Artificial intelligence is getting into the odor business. Researchers at Google recently announced that they have trained an AI-powered neural network model to "map out" how a molecule's structure correlates to its scent, and it could spark a revolution in the realms of food, fragrance, and health. 

Say, for instance, your company makes bug spray. Google's researchers found that by feeding their neural network with data on how effective various molecules are at repelling mosquitos, the resulting model can go on to predict the mosquito repellency of nearly any molecule. Humans are able to smell things because microscopic molecules are processed by receptors in your nose, which then send a message to your brain. The researchers discovered that over a dozen tested molecules demonstrated repellency at least as strong as DEET, the active ingredient in most insect repellents. These molecules could form the basis for less expensive, longer lasting, and safer spray. 

Google researchers say that smell is the most difficult of the senses to quantify into machine-understandable data, and they've been working for several years to train their AI models to predict how molecules will smell by analyzing their structural makeup. By feeding the network with data containing the makeup of over 5000 molecules, paired with multiple scent descriptors for each molecule, the researchers were able to create what they call a "principal odor map." The map identifies different scents' relationships to each other by graphing out thousands of data points, each representing the structure of an individual molecule analyzed by the neural network.

In practice, the map functions much like a color wheel, with similarly-structured molecules grouped close together in the same way that similar colors like red and orange would be grouped together. The researchers found that nearby molecules tended to have the same scent descriptions. 
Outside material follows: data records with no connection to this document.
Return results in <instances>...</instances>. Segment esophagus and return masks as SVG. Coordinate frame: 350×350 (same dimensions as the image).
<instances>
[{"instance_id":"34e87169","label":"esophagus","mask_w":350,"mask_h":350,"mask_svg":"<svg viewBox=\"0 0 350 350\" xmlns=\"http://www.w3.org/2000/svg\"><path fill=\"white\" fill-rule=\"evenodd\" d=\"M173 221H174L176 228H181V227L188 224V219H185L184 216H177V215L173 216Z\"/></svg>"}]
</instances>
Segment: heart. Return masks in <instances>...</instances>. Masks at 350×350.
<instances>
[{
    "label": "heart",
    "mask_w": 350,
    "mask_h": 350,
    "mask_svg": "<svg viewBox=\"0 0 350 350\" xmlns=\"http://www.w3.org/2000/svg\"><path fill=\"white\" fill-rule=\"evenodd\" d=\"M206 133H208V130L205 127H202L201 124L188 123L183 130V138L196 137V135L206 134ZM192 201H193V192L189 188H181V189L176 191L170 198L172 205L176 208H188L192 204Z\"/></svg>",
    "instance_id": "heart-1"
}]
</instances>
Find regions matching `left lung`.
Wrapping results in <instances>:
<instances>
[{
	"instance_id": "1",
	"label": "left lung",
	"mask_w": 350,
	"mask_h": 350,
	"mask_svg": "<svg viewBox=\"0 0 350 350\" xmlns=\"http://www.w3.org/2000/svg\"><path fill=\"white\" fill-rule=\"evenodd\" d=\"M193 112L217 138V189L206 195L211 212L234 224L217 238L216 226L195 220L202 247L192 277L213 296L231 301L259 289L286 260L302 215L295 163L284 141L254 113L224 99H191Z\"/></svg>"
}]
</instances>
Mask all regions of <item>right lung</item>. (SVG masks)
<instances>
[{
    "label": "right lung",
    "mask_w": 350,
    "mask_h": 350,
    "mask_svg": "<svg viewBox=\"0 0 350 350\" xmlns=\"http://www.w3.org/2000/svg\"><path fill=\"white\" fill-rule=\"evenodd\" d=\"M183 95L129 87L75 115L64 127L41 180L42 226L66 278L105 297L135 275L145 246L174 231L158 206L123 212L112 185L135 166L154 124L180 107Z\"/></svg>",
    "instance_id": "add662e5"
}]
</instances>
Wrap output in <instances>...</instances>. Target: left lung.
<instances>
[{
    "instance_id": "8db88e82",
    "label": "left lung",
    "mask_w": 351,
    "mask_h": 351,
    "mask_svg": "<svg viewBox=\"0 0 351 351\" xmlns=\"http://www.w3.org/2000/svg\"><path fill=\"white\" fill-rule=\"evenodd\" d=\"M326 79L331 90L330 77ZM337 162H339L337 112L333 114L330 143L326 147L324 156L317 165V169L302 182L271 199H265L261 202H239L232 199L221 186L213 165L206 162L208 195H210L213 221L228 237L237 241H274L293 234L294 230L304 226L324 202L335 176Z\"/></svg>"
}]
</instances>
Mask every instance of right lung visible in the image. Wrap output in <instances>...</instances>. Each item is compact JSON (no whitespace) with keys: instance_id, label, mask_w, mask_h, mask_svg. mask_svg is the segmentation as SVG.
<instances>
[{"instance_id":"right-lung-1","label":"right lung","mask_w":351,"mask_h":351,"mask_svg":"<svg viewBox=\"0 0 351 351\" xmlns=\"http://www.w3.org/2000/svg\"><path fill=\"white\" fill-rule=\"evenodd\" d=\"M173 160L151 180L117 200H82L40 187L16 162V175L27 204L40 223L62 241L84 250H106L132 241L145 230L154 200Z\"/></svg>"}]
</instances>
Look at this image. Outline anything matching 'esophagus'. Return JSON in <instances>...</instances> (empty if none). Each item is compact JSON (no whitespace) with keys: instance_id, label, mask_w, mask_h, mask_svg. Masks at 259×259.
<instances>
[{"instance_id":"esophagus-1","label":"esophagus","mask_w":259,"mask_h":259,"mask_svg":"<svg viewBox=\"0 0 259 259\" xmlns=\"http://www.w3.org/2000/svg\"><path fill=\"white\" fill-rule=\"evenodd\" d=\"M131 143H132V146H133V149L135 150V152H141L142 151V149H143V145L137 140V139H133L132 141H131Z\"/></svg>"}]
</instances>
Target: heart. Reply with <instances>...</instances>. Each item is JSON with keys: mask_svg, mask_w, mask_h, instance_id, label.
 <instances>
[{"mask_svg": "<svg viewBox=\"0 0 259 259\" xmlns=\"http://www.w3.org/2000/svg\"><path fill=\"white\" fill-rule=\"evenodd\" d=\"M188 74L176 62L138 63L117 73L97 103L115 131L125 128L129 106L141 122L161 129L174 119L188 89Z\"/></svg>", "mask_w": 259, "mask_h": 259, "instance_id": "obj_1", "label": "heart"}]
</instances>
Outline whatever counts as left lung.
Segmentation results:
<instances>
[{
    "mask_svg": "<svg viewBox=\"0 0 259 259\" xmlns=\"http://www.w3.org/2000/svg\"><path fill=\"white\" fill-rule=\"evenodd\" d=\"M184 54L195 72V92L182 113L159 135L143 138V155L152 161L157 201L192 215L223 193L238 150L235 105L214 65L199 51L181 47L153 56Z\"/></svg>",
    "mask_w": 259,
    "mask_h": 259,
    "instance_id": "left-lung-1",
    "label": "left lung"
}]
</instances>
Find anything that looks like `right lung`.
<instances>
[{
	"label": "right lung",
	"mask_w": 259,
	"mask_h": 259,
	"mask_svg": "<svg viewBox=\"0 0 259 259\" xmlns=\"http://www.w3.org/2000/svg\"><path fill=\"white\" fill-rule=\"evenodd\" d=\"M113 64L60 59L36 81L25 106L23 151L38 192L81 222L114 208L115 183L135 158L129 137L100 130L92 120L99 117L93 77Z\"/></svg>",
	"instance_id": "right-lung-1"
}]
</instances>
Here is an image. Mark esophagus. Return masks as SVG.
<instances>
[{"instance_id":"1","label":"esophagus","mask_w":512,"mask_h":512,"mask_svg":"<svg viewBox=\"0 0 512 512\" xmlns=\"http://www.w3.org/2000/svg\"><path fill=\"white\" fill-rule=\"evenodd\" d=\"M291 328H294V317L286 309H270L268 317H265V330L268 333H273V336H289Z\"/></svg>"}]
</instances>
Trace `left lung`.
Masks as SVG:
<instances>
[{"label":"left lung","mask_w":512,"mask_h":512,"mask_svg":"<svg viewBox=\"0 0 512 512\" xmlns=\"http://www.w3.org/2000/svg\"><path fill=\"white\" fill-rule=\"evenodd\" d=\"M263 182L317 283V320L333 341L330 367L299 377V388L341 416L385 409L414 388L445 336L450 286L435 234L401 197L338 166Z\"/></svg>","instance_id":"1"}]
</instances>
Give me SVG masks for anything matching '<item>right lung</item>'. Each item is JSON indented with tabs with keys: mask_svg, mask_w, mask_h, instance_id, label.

In a test where trained panelists were asked to identify the smells of 400 different molecules using 55 descriptive labels, the neural network was able to accurately predict the panel's consensus answers far better than any individual panelist. The neural network was also able to gauge the strength of particular smells. 

The researchers say that the AI-generated map gives them the ability to predict how billions of currently unknown molecules will smell, which could have "broad applications to flavor and fragrance."